» **Data to process**

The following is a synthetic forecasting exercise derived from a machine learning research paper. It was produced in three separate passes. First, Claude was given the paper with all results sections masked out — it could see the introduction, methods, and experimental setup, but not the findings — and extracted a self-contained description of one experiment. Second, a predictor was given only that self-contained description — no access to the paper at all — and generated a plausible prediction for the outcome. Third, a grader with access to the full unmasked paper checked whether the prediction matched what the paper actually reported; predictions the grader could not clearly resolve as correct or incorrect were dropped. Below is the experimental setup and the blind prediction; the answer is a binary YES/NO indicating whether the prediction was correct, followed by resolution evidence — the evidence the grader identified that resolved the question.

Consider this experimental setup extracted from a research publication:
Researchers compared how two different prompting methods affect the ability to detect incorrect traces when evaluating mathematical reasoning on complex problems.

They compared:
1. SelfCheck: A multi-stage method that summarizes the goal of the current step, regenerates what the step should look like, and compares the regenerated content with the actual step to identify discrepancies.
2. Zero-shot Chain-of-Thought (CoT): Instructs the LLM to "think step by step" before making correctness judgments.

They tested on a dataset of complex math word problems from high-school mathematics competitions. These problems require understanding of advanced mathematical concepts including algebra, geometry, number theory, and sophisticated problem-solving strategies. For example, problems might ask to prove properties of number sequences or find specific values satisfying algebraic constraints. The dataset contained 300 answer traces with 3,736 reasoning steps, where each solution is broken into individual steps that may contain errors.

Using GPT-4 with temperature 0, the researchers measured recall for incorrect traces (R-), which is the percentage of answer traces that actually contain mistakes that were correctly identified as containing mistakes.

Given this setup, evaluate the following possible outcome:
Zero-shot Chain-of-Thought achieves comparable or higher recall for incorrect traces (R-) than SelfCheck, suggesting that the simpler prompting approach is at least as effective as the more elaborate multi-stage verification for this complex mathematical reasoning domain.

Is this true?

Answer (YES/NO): YES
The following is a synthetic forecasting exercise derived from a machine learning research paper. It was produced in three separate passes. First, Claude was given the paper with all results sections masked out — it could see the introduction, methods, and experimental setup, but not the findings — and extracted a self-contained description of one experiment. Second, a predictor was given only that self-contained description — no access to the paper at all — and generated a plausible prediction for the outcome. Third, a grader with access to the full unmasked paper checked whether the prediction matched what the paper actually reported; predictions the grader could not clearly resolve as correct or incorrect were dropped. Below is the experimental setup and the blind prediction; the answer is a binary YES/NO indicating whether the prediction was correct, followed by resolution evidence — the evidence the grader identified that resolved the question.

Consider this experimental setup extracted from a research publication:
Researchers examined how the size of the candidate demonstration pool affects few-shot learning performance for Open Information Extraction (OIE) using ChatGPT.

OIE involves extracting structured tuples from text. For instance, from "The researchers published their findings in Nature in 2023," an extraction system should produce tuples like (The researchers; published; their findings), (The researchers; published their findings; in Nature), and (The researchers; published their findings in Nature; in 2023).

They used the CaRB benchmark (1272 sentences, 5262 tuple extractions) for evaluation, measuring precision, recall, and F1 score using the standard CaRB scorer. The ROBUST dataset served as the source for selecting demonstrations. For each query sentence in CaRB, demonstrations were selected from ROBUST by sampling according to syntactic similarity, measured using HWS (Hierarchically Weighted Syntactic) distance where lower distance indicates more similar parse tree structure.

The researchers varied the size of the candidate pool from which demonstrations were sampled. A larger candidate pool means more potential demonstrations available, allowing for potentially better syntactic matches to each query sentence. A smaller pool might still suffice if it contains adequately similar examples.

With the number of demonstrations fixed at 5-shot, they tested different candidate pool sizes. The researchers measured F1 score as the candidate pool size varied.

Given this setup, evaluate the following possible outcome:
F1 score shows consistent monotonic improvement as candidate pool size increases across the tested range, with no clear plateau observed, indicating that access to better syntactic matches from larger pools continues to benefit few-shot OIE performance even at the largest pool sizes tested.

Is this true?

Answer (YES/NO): NO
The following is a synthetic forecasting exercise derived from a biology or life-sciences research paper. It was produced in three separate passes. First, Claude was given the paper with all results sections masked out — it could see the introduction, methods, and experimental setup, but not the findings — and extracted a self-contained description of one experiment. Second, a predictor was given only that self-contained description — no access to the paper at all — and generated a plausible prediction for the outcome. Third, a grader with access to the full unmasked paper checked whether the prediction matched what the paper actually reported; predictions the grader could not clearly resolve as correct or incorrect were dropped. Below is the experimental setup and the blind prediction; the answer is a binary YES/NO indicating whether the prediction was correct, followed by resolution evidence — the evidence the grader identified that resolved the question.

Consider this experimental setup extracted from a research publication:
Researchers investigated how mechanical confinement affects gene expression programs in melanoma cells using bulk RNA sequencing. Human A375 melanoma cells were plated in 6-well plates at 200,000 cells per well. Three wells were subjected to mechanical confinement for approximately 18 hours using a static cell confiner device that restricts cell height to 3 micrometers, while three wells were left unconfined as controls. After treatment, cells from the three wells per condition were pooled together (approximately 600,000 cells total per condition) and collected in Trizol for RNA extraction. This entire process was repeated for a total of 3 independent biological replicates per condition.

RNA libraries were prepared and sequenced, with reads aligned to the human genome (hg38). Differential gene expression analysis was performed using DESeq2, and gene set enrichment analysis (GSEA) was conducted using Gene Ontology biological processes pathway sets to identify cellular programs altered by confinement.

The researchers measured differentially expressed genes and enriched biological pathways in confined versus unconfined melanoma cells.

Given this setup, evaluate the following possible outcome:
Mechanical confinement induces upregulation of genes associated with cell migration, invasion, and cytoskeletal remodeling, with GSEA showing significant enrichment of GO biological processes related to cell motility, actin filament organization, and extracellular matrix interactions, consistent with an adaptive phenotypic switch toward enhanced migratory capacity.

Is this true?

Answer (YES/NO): NO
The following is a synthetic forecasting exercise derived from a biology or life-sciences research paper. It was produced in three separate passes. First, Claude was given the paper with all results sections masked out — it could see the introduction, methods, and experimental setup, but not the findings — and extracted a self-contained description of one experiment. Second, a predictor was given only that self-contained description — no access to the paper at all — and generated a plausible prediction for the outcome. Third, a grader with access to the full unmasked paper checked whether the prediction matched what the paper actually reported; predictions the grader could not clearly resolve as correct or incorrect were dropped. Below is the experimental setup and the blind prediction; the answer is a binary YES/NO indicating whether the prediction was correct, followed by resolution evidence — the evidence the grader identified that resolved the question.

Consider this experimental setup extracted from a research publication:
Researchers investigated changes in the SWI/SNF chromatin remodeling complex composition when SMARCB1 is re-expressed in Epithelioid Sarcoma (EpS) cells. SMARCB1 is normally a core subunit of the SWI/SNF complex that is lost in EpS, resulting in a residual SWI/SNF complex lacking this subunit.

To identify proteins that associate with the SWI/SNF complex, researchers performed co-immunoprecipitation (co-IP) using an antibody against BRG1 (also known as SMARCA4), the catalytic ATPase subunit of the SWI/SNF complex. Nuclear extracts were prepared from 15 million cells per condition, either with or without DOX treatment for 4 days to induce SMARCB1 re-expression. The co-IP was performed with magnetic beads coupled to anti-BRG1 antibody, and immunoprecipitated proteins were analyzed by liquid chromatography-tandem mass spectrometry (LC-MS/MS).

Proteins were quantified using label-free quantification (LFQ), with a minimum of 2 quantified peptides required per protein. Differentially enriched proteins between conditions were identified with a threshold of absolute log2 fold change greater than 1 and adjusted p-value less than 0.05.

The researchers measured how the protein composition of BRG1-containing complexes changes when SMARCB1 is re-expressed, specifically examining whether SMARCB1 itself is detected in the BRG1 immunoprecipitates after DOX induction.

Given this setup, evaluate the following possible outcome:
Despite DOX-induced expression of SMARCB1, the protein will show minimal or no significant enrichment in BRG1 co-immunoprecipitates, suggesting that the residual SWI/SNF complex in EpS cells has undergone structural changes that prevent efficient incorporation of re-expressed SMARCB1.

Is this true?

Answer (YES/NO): NO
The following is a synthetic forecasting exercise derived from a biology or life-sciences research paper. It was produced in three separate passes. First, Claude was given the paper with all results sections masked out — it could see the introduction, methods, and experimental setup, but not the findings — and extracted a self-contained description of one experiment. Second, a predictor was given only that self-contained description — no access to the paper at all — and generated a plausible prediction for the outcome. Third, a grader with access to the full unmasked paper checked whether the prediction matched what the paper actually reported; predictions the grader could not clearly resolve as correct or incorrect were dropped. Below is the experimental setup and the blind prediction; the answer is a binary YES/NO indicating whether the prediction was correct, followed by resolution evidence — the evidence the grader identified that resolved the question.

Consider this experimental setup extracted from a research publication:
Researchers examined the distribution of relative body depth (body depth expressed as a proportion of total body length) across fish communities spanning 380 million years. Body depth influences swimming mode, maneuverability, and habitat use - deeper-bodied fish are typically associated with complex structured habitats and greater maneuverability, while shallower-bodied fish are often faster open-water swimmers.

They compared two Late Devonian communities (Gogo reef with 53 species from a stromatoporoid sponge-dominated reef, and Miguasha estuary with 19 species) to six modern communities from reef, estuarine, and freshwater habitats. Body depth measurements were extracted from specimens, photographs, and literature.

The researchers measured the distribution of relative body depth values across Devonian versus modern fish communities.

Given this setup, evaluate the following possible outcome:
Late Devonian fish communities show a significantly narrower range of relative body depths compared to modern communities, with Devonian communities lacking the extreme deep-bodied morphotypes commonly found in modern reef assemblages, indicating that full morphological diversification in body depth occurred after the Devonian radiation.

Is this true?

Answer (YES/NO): YES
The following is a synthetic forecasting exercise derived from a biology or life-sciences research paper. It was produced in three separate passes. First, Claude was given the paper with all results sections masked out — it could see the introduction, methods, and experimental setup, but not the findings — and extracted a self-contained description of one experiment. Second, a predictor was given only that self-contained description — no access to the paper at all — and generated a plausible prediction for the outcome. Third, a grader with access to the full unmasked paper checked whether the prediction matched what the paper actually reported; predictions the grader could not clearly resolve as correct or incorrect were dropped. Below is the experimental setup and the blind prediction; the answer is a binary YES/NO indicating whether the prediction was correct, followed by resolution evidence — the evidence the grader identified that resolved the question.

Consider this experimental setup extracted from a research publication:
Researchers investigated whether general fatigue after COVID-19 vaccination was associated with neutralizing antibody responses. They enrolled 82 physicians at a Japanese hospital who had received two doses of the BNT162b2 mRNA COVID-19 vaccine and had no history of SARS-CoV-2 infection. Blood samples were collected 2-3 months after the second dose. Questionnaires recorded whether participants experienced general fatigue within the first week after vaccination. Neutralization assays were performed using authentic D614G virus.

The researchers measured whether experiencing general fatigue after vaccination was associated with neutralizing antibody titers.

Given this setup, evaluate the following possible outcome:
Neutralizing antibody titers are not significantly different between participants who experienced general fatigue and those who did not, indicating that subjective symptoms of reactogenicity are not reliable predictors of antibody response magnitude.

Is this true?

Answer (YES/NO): YES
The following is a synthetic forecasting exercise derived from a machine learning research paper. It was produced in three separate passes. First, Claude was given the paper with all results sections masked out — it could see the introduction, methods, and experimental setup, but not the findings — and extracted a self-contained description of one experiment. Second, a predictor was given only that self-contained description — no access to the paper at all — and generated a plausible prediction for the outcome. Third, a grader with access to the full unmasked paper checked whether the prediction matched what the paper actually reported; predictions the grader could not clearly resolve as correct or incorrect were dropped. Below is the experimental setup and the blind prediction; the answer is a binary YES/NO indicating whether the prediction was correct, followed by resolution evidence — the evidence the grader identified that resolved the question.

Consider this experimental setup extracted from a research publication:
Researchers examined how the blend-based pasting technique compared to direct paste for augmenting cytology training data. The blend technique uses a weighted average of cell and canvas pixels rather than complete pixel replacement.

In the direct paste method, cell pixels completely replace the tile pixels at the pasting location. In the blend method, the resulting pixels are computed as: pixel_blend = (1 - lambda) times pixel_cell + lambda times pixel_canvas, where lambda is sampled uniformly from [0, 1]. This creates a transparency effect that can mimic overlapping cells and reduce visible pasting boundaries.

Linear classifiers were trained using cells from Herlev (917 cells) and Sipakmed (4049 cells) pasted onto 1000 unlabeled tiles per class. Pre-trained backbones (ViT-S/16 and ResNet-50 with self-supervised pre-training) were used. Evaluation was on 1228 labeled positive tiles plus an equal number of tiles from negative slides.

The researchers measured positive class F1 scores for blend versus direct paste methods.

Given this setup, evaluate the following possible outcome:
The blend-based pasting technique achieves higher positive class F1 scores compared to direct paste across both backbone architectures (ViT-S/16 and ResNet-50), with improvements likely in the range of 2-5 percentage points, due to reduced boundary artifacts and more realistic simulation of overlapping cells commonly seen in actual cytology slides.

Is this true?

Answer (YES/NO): NO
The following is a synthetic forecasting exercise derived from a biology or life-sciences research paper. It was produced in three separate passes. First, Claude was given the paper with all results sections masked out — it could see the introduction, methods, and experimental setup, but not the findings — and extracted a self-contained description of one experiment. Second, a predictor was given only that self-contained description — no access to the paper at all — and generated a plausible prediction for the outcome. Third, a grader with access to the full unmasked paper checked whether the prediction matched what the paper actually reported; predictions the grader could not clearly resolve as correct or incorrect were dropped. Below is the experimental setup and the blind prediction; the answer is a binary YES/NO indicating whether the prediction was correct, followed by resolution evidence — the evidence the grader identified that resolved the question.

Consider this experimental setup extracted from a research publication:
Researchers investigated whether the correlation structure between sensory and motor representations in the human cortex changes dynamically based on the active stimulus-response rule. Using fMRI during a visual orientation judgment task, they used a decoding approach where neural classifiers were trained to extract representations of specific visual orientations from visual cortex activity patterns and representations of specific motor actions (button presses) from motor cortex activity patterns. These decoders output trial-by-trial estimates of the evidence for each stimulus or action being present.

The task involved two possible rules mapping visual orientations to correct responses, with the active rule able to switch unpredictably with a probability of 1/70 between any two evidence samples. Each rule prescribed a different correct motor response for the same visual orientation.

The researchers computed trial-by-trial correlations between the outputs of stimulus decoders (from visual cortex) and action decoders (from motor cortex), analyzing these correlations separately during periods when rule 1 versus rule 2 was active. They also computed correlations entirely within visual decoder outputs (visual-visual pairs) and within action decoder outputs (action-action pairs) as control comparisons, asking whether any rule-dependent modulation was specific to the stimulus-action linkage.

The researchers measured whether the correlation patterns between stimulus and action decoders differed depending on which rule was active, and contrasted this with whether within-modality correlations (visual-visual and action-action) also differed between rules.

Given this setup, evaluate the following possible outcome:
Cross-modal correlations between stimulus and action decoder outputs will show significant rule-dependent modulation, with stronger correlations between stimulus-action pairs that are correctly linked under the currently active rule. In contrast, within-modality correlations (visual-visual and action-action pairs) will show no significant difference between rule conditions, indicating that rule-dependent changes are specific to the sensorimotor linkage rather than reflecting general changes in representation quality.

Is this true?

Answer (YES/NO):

» **Exercise requirements**
Tally every line of the listing that holds the string "recall", then give the number by itself.

» **Solution to the exercise**
3